8 Everyday Foods That Contain More Iron Than Beetroot
Iron is one of the most critical minerals within the human body because of its great relevance to several general body functions, especially in the formation of hemoglobin responsible for transporting oxygen in the blood. Many people are aware of its benefits and often try through diet to include iron-rich foods. The iron intake is mostly advertised when mentioning beetroot for nutritional purposes, but there are various foods consumed on a day-to-day basis with higher compositions of iron. Herein we discuss eight such foods and their iron contents along with other useful health benefits associated.
1. Red Meat
Iron Content:
Red meat, such as beef and lamb, is one of the richest sources of heme iron. Heme iron is better absorbed by the body compared to the non-heme iron in plant foods. A serving of 3 ounces cooked beef contains about 2.7 mg of iron or more, depending on the cut.
Benefits:
Poultry is also a great source of protein and provides essential nutrients such as niacin and selenium. Including poultry in your diet can help maintain muscle mass and support metabolic functions.
3. Seafood
Iron Content:
It is made up of some of the best iron sources, with oysters top of them. Up to 8 mg of iron is contained in a serving size of 3 ounces of cooked oysters, far surpassing beetroot.
Benefits:
Seafood is rich in omega-3 fatty acids, which are beneficial for heart health, and provides high-quality protein and essential vitamins and minerals, including vitamin D and selenium.
4. Legumes
Iron Content:
Legumes are the best source of plant-based iron, and lentils, chickpeas, and beans are great representatives. One cup of cooked lentils contains about 6.6 mg of iron, hence making it far superior to beetroot.
Benefits:
They are rich in iron, but also contain a high amount of fiber, which aids in digestion and regulates blood sugar levels. They provide a source of proteins, hence are good to take for vegetarians and other vegans.
5. Tofu and Tempeh
Iron content:
Tofu and tempeh are soy products that contain huge amounts of iron. Firm tofu has approximately 5.4 milligrams in a serving size of 3.5 ounces.
Benefits:
More than iron richness, these soy products could provide full protein, simply meaning that they contain all amino acids essential for health. They have low calorie counts and provide unsaturated fat that may help improve heart health.
6. Nuts and Seeds
Iron content:
Other nuts and seeds are also good sources of non-heme iron. In particular, pumpkin seeds have approximately 4.2 mg in one ounce, while cashews contain 1.9 mg.
Benefits
Nuts and seeds are good sources of healthy fats, protein, fiber, and a variety of minerals and vitamins, including magnesium and vitamin E. They may help improve heart health and decrease inflammation.
7. Iron-Fortified Cereals
Iron Content:
Most breakfast cereals are iron-fortified, with many providing upwards of 4.5 milligrams per serving. As such, it is pretty easy to get this nutrient from them.
Benefits:
Iron-fortified cereals are a good source of extra vitamins and minerals. Many contain B vitamins and fiber.
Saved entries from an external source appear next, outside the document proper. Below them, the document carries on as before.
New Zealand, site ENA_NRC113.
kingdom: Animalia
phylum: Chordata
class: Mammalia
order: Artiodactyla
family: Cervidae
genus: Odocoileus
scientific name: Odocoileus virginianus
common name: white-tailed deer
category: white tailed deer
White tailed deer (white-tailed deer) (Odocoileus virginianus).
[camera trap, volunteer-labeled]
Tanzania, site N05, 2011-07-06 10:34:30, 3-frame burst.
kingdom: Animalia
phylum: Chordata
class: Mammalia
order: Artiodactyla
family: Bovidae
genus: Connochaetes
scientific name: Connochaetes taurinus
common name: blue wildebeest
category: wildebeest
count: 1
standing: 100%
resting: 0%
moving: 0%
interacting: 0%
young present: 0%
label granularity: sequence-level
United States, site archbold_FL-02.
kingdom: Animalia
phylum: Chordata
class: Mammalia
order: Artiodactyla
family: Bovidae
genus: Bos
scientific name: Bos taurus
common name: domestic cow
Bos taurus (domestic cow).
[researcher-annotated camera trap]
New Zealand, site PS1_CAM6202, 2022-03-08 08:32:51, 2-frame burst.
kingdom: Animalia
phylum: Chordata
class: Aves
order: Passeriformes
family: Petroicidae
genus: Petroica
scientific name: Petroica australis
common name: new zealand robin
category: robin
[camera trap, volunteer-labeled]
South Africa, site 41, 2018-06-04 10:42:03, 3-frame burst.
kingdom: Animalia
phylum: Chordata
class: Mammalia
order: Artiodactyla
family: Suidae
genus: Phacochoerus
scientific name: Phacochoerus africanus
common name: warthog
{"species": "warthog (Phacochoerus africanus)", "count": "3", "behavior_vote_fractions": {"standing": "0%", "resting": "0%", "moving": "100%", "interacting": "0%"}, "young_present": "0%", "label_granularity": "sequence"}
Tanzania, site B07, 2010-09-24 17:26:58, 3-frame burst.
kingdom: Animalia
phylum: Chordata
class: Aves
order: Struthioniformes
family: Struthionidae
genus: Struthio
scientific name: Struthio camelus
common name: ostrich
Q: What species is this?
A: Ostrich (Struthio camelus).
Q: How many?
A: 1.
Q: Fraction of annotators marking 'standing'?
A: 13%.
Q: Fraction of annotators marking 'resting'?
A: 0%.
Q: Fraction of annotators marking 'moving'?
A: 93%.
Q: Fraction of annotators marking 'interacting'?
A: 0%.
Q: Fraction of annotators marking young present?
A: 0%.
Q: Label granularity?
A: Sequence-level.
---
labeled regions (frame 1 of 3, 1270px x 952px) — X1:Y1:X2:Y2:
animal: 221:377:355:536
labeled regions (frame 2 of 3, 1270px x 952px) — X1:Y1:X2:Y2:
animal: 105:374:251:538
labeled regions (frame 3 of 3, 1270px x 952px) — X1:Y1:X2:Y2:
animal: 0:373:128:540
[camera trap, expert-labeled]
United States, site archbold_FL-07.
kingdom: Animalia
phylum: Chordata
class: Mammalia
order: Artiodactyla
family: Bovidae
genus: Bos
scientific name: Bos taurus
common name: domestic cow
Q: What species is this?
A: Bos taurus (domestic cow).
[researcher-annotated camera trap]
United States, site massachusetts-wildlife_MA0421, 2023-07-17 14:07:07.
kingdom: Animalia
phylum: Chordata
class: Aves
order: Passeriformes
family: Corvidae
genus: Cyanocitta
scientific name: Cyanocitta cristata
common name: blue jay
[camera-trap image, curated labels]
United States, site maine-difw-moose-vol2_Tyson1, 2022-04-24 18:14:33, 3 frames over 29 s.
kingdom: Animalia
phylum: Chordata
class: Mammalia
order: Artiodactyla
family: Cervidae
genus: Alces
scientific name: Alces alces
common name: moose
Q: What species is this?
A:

You can increase the nutritional value by choosing whole-grain cereals that ensure digestive health as well.
8. Dark Leafy Greens
Iron Content:
While beetroot is often noted for its nutritional value, most dark leafy greens have more iron in them. For example, cooked spinach has about 6.4 mg in one cup serving.
Benefits
Dark leafy greens are versatile in vitamins A, C, and K, with an addition of fiber and antioxidants. They support overall health by fostering good bone health and protecting against chronic diseases.
Conclusion
Iron is an essential nutrient for maintaining good health, but even though beetroot is a healthy food, many foods one consumes can provide an even higher intake of iron. Adding a mix of these into your diet will help reach the desired levels and further positive health benefits from consuming them. Iron sources are pretty varied, from red meat and poultry to legumes and dark leafy greens, making sure that anyone can find some delicious additions that will help them stay well.